At 5-11, 193 lbs., Kendall Fuller matches up physically well with Alabama’s wide receivers and showed flashes of his ability in the US Army All-American Bowl.  Fuller also does not lack confidence heading into his first career start, telling the media on Saturday that he was “not gonna shy down from” his opponent namely wide receiver Amari Cooper. That has not changed over the past few days.

“I’m very eager,” Fuller said. “I don’t think any big time player wants to shy away from competition so I’m excited for it. I’m not going to shy down from it whether I’m a freshman or a senior and I know none of us are going to shy down. We’re going to give them a good battle.”

While saying that, Fuller still knows he’ll have to adjust to the speed of FBS play and it will be no easy task doing so against Alabama.

“The way I think about it is that it’s the first college game against the number one team in the country and from this point on it can only get easier,” Fuller said. “So I’m just trying to prepare for the best.”

Fuller is not the only freshman defensive back expecting to see significant time as Brandon Facyson will likely man the nickel back duties in Saturday’s game. That package may be used often Saturday due to the season-ending injury to whip linebacker Ronny Vandyke and Alabama’s depth at wide receiver. But like Fuller, Facyson is ready for the opportunity.

“You ever get that feeling where something is just so far away and you just get closer and closer to it and it doesn’t set in quite yet?” Facyson said. “It’s going to set in. I think its working its way into my mind. We’re preparing for this game and we think it’s going to be a great one. We’re not going to be surprised and if we do we’ll adjust and that will be the end of it.”

Facyson said that he and Kendall, who are suitemates and close friends, have talked often about their position and assignments heading into Saturday.

“We talk about [the game] a lot and go over our play calls and everything almost every night,” Facyson said. “We think we’ll be alright.”

Like all the other coaches have stated, defensive backs coach Torrian Gray knows that Saturday will be a major test for the two future cornerstones of Tech’s secondary.

“I’m anxious and excited to see how ready they are,” Gray said. “We’re going to prepare them great this week and I think they’re going to be ready and up to the task. They’re freshmen, they’ll probably do a freshman thing here or there.
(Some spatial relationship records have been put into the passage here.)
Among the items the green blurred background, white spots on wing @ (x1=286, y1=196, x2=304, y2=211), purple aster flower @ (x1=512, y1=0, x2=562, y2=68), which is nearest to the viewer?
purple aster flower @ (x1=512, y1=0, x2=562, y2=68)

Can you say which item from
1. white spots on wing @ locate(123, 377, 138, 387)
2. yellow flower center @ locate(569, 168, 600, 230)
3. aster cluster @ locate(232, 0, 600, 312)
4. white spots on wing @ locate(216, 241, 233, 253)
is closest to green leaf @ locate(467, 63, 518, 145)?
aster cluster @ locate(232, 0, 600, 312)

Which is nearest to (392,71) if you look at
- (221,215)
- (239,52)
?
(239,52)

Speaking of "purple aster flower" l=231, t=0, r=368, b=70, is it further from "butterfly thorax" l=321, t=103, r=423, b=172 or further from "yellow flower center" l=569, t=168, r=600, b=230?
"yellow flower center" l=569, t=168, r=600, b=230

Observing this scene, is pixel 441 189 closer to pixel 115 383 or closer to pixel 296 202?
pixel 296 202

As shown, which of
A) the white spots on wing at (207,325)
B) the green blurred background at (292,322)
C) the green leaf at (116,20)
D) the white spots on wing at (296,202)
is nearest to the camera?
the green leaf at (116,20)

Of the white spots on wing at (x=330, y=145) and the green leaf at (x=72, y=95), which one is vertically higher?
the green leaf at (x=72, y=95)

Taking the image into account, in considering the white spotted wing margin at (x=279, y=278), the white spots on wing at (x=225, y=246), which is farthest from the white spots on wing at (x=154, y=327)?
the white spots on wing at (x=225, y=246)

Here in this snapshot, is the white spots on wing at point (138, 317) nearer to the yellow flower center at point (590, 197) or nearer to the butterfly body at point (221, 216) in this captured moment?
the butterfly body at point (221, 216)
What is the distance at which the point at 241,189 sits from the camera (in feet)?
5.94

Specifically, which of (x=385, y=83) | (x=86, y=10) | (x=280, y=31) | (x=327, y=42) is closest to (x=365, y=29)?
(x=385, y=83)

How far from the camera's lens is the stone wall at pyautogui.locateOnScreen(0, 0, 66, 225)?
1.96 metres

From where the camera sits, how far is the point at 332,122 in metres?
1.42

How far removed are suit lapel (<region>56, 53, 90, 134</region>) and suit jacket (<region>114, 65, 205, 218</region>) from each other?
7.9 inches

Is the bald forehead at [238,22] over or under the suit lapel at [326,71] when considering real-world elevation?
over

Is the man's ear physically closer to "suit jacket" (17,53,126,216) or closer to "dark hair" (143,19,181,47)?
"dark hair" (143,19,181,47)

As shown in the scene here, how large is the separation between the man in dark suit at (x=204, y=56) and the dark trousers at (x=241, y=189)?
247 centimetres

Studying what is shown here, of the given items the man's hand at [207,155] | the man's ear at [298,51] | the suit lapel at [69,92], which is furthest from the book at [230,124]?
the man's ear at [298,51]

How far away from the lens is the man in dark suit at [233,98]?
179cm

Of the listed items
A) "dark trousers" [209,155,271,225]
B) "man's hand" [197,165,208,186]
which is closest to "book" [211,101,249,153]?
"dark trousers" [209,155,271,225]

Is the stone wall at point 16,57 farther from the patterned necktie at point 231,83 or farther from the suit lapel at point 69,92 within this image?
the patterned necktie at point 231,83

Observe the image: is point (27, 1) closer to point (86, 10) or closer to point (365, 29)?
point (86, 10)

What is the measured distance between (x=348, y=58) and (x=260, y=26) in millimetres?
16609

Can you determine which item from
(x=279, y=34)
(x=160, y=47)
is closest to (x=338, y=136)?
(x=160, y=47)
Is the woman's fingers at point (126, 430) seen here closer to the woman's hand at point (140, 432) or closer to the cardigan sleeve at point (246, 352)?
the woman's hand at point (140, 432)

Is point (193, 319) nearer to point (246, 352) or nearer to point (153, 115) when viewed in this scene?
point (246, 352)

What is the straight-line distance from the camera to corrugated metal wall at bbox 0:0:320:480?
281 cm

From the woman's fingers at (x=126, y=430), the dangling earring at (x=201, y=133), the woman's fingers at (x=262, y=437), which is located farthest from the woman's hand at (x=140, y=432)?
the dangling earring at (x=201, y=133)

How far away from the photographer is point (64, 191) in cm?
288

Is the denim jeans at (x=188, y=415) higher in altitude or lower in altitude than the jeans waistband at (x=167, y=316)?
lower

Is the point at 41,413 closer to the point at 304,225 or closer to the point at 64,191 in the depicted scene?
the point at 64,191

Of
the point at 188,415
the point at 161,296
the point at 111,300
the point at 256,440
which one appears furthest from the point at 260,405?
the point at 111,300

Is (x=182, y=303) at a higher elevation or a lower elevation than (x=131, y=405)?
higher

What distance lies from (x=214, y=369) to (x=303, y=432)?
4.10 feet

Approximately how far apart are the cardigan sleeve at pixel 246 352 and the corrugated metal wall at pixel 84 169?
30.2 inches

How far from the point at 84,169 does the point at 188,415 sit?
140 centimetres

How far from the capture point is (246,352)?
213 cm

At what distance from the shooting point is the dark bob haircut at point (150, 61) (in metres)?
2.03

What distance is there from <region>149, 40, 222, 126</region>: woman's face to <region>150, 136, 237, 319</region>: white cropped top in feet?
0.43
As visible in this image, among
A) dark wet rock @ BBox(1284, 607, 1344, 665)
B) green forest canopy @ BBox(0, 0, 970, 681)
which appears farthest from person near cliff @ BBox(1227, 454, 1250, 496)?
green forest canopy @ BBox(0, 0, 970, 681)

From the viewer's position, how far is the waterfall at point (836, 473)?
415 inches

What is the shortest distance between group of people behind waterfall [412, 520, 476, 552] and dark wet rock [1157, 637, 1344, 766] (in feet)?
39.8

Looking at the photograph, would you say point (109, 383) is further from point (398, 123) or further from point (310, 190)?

But I honestly believe for the most part they are going to hold up.”

Injury Notes

Earlier Tuesday, Virginia Tech named Kyshoen Jarrett as its punt returner while Demitri Knowles and JC Coleman will man the kickoff return duties. Jarrett practiced in blue today as he nurses a hamstring injury, but barring any setbacks he’ll play.

As for Coleman, the announcement was taken by some as a sign that perhaps he will play Saturday. However, Coleman’s status is still unknown, but the prospects are much better according to runningbacks coach Shane Beamer. Beamer said he did not expect Coleman to play until noon today when he saw how healthy the sophomore back looked. Coleman’s playing prospects should be clearer on Thursday.

Head coach Frank Beamer openly praised how well wide receiver DJ Coles looked health wise on Saturday. Tuesday, Coles echoed those thoughts, saying he feels like he is getting back to his old self over the past couple of practices and the knee feels good. Coles thinks his health will be at 100 percent on Saturday.


Starting offensive line announced for Alabama game
Written by Ryan Durham   
Saturday, 24 August 2013

After weeks of mystery, Hokies offensive line coach Jeff Grimes announced his starting unit for the upcoming game against Alabama.

Two players who are making their first career starts will man the tackle positions. Redshirt junior Laurence Gibson gets the start at right tackle while freshman Jonathan McLaughlin will start at left tackle. McLaughlin is the first true freshman to ever make a start at tackle in head coach Frank Beamer’s tenure.

“Anytime you are playing a young guy you don’t know for sure how he will respond,” Grimes said. “That applies to anybody who hasn’t really played before [such as] a guy like Lawrence [Gibson] that really doesn’t really have much real game experience you don’t know how he’s going to react either.

“It’ll be a challenging environment for all those guys but at the same time I’ve got a lot of confidence in Jon [McLaughlin’s] mentality. I think he’s a competitor and I think he will rise to the occasion. I think he will play as well as he can.”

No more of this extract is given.